While serving as a clergyman, Tillinghast continued to be active with civic responsibilities as well, and served on the Providence Town Council during most of the years from 1688 to 1707, and was also the town Treasurer from 1687 to 1707. Well advanced in years, he wrote his will on 15 December 1715, and it was proved on 11 February 1718. His death date was 29 January 1718, (Note: Recorded as 1717/8 in the original Providence records) and he was buried in a family cemetery in Providence that remains extant, though any original markers have been replaced with a single family monument.

==Family and descendants==

Pardon Tillinghast married his first wife, Sarah Butterworth around 1653. Sarah was also the name of their oldest child, born in 1654. With his first wife he had three children. There is no proof that Sarah Tillinghast, daughter of Pardon Tillinghast, was the Sarah that married Joseph Hearnden.  The Tillingast Family Association expert in the early generations, Wayne Tillinghast, has spent years researching original documents in Rhode Island and has not found any proof that Sarah survived beyond 1671.

His oldest surviving son, John, married Isabel, the daughter of John Sayles and Mary Williams, and the granddaughter of Providence founder Roger Williams. His youngest child by this marriage, Mary, married Benjamin Carpenter, the son of Providence proprietor William Carpenter and his wife Elizabeth Arnold who was the daughter of another Providence proprietor, William Arnold.

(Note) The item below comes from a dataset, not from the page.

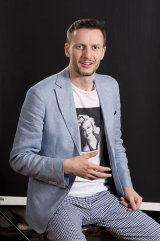 """ADRIAN BUGA - consultant pe probleme de artă - """"Sunt un căutător de aur. Îmi place să descopăr lucrări uitate"""""""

Tillinghast married a second time, on 16 April 1664, to Lydia Taber, the daughter of Philip Taber and Lydia Masters, and this marriage produced nine more children. Their son Pardon married Mary Keech, the daughter of George and Mary Keech, and had five children, two of whom, Mary and Mercy, were both wives of Colonel Peter Mawney, a member of Rhode Island's short-lived Huguenot settlement. Their son Philip married Martha Holmes, the daughter of Jonathan Holmes, and the granddaughter of early Baptist minister Obadiah Holmes. Their third son, Benjamin, married Sarah Rhodes, a daughter of Malachi Rhodes and Mary Carder, a granddaughter of Zachariah Rhodes and Joanne Arnold, and a great-granddaughter of William Arnold. Their fourth son, Joseph, first married Freelove Stafford, the daughter of Samuel Stafford and Mercy Westcott, and granddaughter of early Providence proprietor Stukely Westcott. One of Joseph's descendants by a second marriage was writer Richard Henry Dana Jr.

Tillinghast's granddaughter Mary, daughter of son John, married Richard Ward who served briefly as the Deputy Governor of the Rhode Island colony, then served a one-year term as governor. Their son, Samuel Ward served several terms as governor of the colony and became one of Rhode Island's two delegates to the Continental Congress. Samuel Ward's great-granddaughter, Julia Ward Howe, was the noted writer and poet who wrote the lyrics to The Battle Hymn of the Republic. Other notable descendants of Pardon Tillinghast include Nicholas Brown Jr., for whom Brown University is named, and Stephen Arnold Douglas who engaged Abraham Lincoln in a series of famed debates in 1858 prior to a Senate race, then later lost to him in the 1860 presidential election.